_Extract provided_
═══

# Can't Wait!! Hersham Reptile Centre



## weemanelite (Jul 28, 2010)

I was in Surrey Pet Supplies this afternoon and thought I might get a sneak peek of the new Reptile Centre which opens this Saturday.

Sadly, I wasn't allowed in but was told that there are about 100 vivariums and lots of different and unusual animals some have even arrived today!

I can't wait to have a look around, I guess I'll have to wait til Saturday!


----------



## petman99 (Aug 22, 2010)

weemanelite said:


> I was in Surrey Pet Supplies this afternoon and thought I might get a sneak peek of the new Reptile Centre which opens this Saturday.
> 
> Sadly, I wasn't allowed in but was told that there are about 100 vivariums and lots of different and unusual animals some have even arrived today!
> 
> I can't wait to have a look around, I guess I'll have to wait til Saturday!


Not long till Saturday
Still more animals to arrive plus our 9ft Vivs going in tomorrow.


----------



## petman99 (Aug 22, 2010)




----------



## petman99 (Aug 22, 2010)

═══

_Given material_
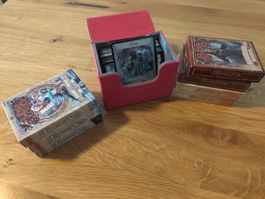 Flesh and Blood Deck Lot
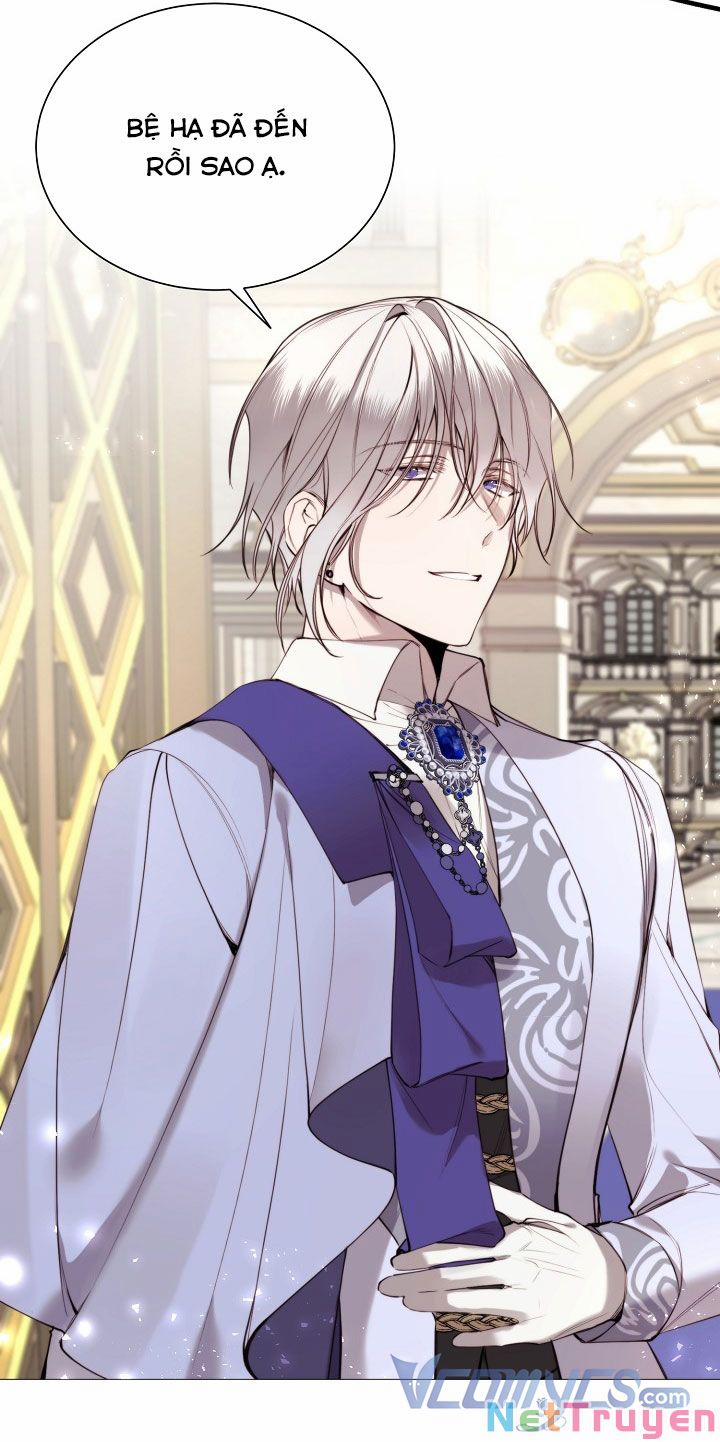 Ác Nữ Cần Bạo Chúa 33 trang 16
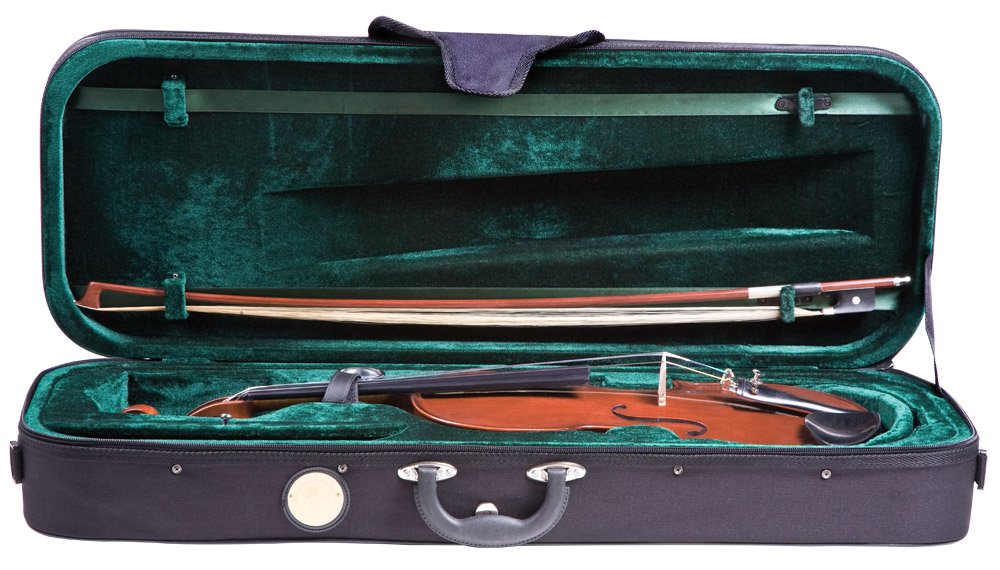 Amazon.co.jp: Cremona Premier Student Viola 14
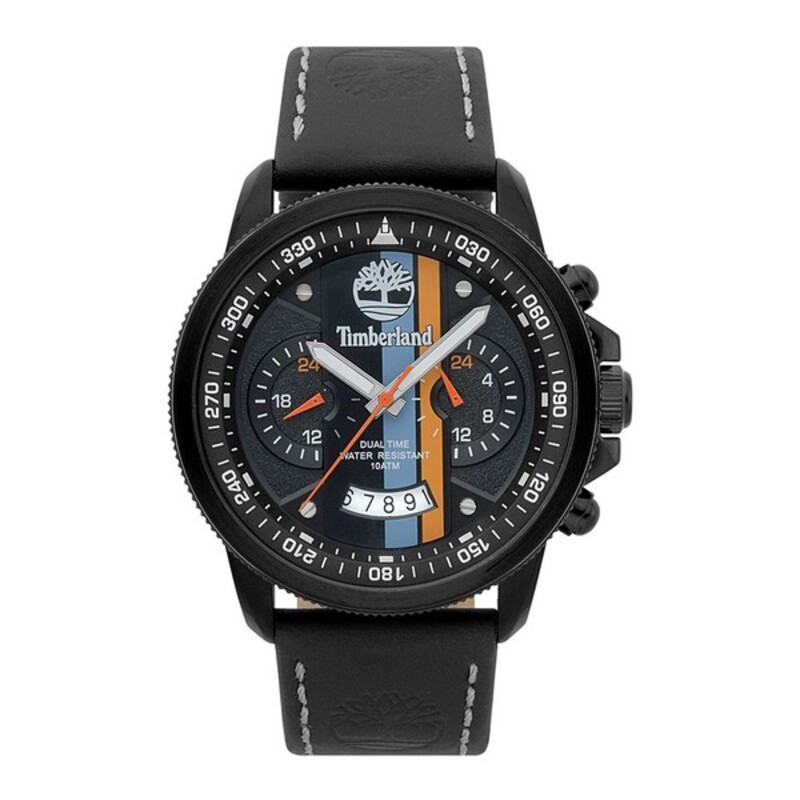 Herreur Timberland 15423JSB-02 (46 mm)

═══

_Task requirements_
1 > According to the forum thread about the Hersham Reptile Centre, about how many vivariums does the new centre have?
2 > Extend the forum thread about the Hersham Reptile Centre from the point where it stops.
The material placed after the forum thread comes from a separate source.

_Responses by task_
1 > About 100 vivariums.

2 >
Thank you to everyone that came along today to our opening of our new reptile display centre.
I hope everyone liked what they saw
Looking forward to adding more reps in the coming weeks so watch this space.


----------



## weemanelite (Jul 28, 2010)

I was at the opening of the new centre and it was great. Lots of lovely animals, setups and knowledgable staff. The variety of animals is huge and all nicely presented. Well worth a trip to see.


----------



## saracen (Oct 13, 2011)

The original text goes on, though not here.